Spatial question records
%%

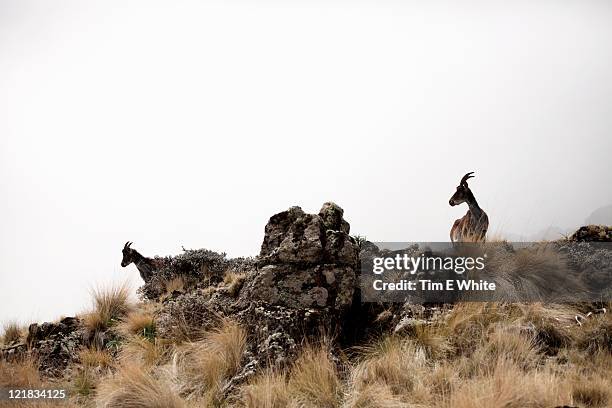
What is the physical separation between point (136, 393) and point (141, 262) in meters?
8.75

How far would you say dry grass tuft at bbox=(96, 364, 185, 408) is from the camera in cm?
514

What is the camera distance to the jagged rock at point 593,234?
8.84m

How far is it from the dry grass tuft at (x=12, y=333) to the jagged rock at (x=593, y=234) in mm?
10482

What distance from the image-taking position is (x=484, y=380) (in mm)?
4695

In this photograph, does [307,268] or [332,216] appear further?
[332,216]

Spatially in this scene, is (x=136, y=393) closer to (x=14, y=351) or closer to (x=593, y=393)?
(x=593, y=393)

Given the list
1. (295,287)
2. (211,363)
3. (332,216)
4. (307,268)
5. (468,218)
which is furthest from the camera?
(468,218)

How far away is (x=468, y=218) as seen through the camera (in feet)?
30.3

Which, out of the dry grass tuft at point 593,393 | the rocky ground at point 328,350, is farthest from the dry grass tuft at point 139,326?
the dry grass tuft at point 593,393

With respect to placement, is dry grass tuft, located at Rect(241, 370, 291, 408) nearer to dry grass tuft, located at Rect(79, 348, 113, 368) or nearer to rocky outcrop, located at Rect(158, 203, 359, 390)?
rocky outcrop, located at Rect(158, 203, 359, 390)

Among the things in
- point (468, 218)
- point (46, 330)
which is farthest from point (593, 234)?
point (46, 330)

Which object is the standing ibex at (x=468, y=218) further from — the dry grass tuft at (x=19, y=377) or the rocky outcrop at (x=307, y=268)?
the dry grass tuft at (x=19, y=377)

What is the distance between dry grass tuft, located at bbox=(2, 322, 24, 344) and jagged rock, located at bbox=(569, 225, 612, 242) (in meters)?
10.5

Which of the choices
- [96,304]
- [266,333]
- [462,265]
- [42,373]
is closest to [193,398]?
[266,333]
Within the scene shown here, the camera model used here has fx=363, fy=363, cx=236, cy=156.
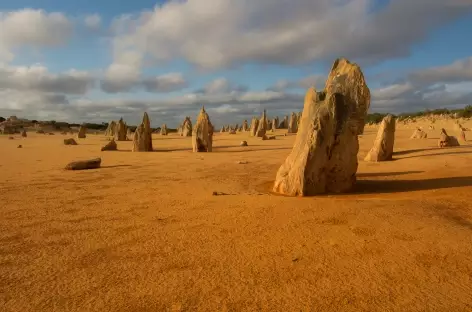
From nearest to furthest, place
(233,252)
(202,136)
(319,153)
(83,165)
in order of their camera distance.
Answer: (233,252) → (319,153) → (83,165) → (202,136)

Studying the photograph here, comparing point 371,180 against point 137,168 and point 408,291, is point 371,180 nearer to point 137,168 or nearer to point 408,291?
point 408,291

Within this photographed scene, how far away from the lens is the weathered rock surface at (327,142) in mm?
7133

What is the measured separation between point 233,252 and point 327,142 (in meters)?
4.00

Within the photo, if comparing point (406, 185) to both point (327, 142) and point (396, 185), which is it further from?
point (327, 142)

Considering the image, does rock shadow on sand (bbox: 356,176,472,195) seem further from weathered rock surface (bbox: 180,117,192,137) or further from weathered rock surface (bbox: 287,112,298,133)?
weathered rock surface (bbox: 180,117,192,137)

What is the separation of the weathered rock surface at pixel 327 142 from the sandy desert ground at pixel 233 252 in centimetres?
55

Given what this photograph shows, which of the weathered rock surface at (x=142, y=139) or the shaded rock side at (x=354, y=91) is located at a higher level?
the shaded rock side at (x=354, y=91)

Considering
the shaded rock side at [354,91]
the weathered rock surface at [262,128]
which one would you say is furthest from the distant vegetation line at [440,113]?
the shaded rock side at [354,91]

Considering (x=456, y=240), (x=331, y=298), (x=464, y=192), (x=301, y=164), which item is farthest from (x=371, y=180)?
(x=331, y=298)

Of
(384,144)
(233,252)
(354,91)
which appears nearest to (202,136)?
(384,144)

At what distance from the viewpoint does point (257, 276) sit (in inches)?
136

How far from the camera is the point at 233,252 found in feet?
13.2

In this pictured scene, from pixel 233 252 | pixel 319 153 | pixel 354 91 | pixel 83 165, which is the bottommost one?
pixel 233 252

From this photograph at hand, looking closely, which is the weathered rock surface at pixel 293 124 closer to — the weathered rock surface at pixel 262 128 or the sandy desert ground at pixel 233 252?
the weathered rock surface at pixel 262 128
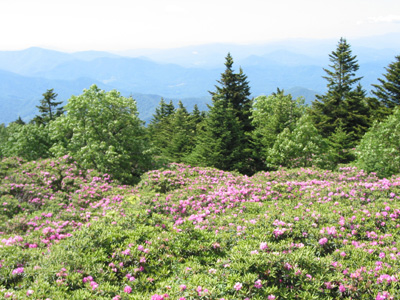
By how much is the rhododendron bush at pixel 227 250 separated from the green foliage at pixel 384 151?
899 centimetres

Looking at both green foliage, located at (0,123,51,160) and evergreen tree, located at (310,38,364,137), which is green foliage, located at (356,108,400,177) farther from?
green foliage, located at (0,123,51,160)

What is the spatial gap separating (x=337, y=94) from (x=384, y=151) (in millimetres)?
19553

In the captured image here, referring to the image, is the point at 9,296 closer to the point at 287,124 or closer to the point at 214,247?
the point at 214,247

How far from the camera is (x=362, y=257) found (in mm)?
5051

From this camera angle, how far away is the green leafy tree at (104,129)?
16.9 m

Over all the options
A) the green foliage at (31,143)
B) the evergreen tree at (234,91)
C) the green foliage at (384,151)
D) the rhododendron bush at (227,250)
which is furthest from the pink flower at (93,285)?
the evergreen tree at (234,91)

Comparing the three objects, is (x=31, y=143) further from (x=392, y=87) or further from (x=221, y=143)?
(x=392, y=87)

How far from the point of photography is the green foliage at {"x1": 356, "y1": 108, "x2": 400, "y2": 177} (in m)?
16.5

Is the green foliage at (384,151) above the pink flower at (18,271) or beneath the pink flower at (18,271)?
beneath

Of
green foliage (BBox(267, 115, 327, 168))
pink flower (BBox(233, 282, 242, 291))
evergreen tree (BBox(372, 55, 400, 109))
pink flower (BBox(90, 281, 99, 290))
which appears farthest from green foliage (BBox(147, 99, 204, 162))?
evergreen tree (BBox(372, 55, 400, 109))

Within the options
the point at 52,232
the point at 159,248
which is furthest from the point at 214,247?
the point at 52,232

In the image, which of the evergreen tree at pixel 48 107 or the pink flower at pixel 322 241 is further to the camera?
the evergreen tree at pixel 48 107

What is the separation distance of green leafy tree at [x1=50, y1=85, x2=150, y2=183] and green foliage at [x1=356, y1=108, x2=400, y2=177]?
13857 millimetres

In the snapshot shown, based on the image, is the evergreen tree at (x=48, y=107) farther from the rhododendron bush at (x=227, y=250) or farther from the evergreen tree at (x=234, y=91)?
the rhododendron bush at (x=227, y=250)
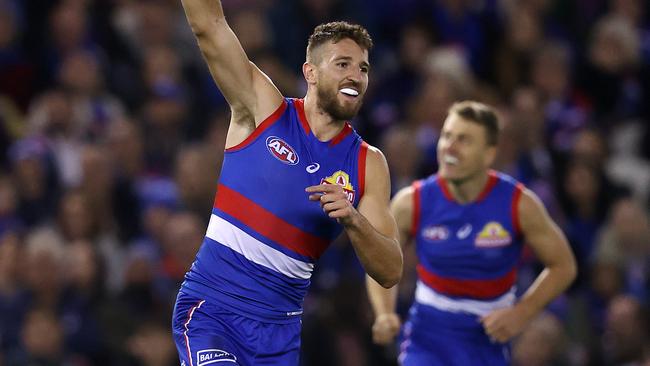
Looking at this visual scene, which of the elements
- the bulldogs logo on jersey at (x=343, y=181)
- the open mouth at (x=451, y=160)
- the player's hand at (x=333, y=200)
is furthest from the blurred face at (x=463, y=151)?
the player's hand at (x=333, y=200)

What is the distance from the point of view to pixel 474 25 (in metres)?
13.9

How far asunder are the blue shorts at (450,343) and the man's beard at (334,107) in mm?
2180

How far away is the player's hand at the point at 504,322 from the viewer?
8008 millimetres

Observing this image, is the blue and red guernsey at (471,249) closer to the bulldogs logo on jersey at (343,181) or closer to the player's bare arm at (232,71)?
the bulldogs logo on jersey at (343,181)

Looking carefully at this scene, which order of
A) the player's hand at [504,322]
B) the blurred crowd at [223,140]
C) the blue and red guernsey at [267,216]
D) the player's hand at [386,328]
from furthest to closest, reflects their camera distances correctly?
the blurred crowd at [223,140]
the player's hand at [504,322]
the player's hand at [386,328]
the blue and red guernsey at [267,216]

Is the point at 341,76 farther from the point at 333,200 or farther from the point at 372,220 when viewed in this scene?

%%

Write out every one of the records above word for word, leaving out the pictures.

What is the physical separation between point (136, 393) and point (141, 262) in meters?
8.75

How far would you say dry grass tuft at bbox=(96, 364, 185, 408) is from the camera in cm?
514

What is the camera distance to the jagged rock at point 593,234?
8.84m

How far is it from the dry grass tuft at (x=12, y=333) to the jagged rock at (x=593, y=234) in mm?
10482

What distance from the image-taking position is (x=484, y=380) (in mm)?
4695

In this photograph, does [307,268] or [332,216] appear further?
[332,216]

Spatially in this scene, is (x=136, y=393) closer to (x=14, y=351) or closer to (x=593, y=393)?
(x=593, y=393)

Given the list
1. (295,287)
2. (211,363)
3. (332,216)
4. (307,268)
5. (468,218)
which is furthest from the camera?
(468,218)

How far away is (x=468, y=218) as seen through the camera (in feet)?
30.3

Which, out of the dry grass tuft at point 593,393 | the rocky ground at point 328,350, is farthest from the dry grass tuft at point 139,326?
the dry grass tuft at point 593,393

With respect to placement, is dry grass tuft, located at Rect(241, 370, 291, 408) nearer to dry grass tuft, located at Rect(79, 348, 113, 368) or nearer to rocky outcrop, located at Rect(158, 203, 359, 390)?
rocky outcrop, located at Rect(158, 203, 359, 390)

Among the things in
- point (468, 218)
- point (46, 330)
which is farthest from point (593, 234)?
point (46, 330)

Which object is the standing ibex at (x=468, y=218) further from — the dry grass tuft at (x=19, y=377) or the rocky outcrop at (x=307, y=268)?
the dry grass tuft at (x=19, y=377)

What is the distance between dry grass tuft, located at bbox=(2, 322, 24, 344) and jagged rock, located at bbox=(569, 225, 612, 242) (in meters)?
10.5

Which of the choices
- [96,304]
- [266,333]
- [462,265]
- [42,373]
is closest to [193,398]?
[266,333]
Within the scene shown here, the camera model used here has fx=363, fy=363, cx=236, cy=156.
From nearest to furthest, place
(233,252)
(202,136)
(319,153)
(83,165)
in order of their camera distance.
Answer: (233,252) → (319,153) → (83,165) → (202,136)

Studying the photograph here, comparing point 371,180 against point 137,168 and point 408,291, is point 371,180 nearer to point 137,168 or nearer to point 408,291?
point 408,291

Within this photographed scene, how far away from the lens is the weathered rock surface at (327,142) in mm?
7133

What is the measured separation between point 233,252 and point 327,142 (in meters)?
4.00

Within the photo, if comparing point (406, 185) to both point (327, 142) and point (396, 185), which is it further from?
point (327, 142)

Considering the image, does rock shadow on sand (bbox: 356,176,472,195) seem further from weathered rock surface (bbox: 180,117,192,137) or further from weathered rock surface (bbox: 287,112,298,133)?
weathered rock surface (bbox: 180,117,192,137)

What is the separation of the weathered rock surface at pixel 327 142 from the sandy desert ground at pixel 233 252 in centimetres?
55

Given what this photograph shows, which of the weathered rock surface at (x=142, y=139) or the shaded rock side at (x=354, y=91) is located at a higher level?
the shaded rock side at (x=354, y=91)

Considering
the shaded rock side at [354,91]
the weathered rock surface at [262,128]
which one would you say is furthest from the distant vegetation line at [440,113]?
the shaded rock side at [354,91]

Considering (x=456, y=240), (x=331, y=298), (x=464, y=192), (x=301, y=164), which item is farthest from (x=371, y=180)?
(x=331, y=298)

Of
(384,144)
(233,252)
(354,91)
which appears nearest to (202,136)?
(384,144)

At what distance from the viewpoint does point (257, 276) sit (in inches)?
136

How far from the camera is the point at 233,252 found in feet?
13.2

In this pictured scene, from pixel 233 252 | pixel 319 153 | pixel 354 91 | pixel 83 165, which is the bottommost one?
pixel 233 252

From this photograph at hand, looking closely, which is the weathered rock surface at pixel 293 124 closer to — the weathered rock surface at pixel 262 128 or the sandy desert ground at pixel 233 252?
the weathered rock surface at pixel 262 128
By how much is the rhododendron bush at pixel 227 250 separated from the green foliage at pixel 384 151?
899 centimetres

Looking at both green foliage, located at (0,123,51,160) and evergreen tree, located at (310,38,364,137), which is green foliage, located at (356,108,400,177) farther from?
green foliage, located at (0,123,51,160)

What is the spatial gap separating (x=337, y=94) from (x=384, y=151) (in millimetres)?
19553

In the captured image here, referring to the image, is the point at 9,296 closer to the point at 287,124 or closer to the point at 214,247?
the point at 214,247

How far from the camera is (x=362, y=257) found (in mm)?
5051

From this camera angle, how far away is the green leafy tree at (104,129)?
16.9 m

Over all the options
A) the green foliage at (31,143)
B) the evergreen tree at (234,91)
C) the green foliage at (384,151)
D) the rhododendron bush at (227,250)
which is furthest from the pink flower at (93,285)?
the evergreen tree at (234,91)

Comparing the three objects, is (x=31, y=143) further from (x=392, y=87) or further from (x=221, y=143)?
(x=392, y=87)

How far from the point of photography is the green foliage at {"x1": 356, "y1": 108, "x2": 400, "y2": 177} (in m)?
16.5

Is the green foliage at (384,151) above the pink flower at (18,271) or beneath the pink flower at (18,271)?
beneath

Of
green foliage (BBox(267, 115, 327, 168))
pink flower (BBox(233, 282, 242, 291))
evergreen tree (BBox(372, 55, 400, 109))
pink flower (BBox(90, 281, 99, 290))
which appears farthest from green foliage (BBox(147, 99, 204, 162))?
evergreen tree (BBox(372, 55, 400, 109))

Within the options
the point at 52,232
the point at 159,248
which is furthest from the point at 214,247?
the point at 52,232

In the image, which of the evergreen tree at pixel 48 107 or the pink flower at pixel 322 241 is further to the camera?
the evergreen tree at pixel 48 107

What is the separation distance of green leafy tree at [x1=50, y1=85, x2=150, y2=183] and green foliage at [x1=356, y1=108, x2=400, y2=177]?
13857 millimetres

In the snapshot shown, based on the image, is the evergreen tree at (x=48, y=107) farther from the rhododendron bush at (x=227, y=250) or farther from the evergreen tree at (x=234, y=91)?
the rhododendron bush at (x=227, y=250)
Looking at this visual scene, which of the elements
- the bulldogs logo on jersey at (x=343, y=181)
- the open mouth at (x=451, y=160)
- the player's hand at (x=333, y=200)
is furthest from the blurred face at (x=463, y=151)?
the player's hand at (x=333, y=200)

What is the distance from the point of view to pixel 474 25 (in metres)?
13.9

How far asunder are the blue shorts at (450,343) and the man's beard at (334,107) in mm?
2180

How far away is the player's hand at the point at 504,322 from the viewer?
8008 millimetres

Observing this image, is the blue and red guernsey at (471,249) closer to the bulldogs logo on jersey at (343,181) or closer to the player's bare arm at (232,71)?
the bulldogs logo on jersey at (343,181)

Looking carefully at this scene, which order of
A) the player's hand at [504,322]
B) the blurred crowd at [223,140]
C) the blue and red guernsey at [267,216]
D) the player's hand at [386,328]
from furthest to closest, reflects their camera distances correctly?
the blurred crowd at [223,140]
the player's hand at [504,322]
the player's hand at [386,328]
the blue and red guernsey at [267,216]

Is the point at 341,76 farther from the point at 333,200 or farther from the point at 372,220 when viewed in this scene?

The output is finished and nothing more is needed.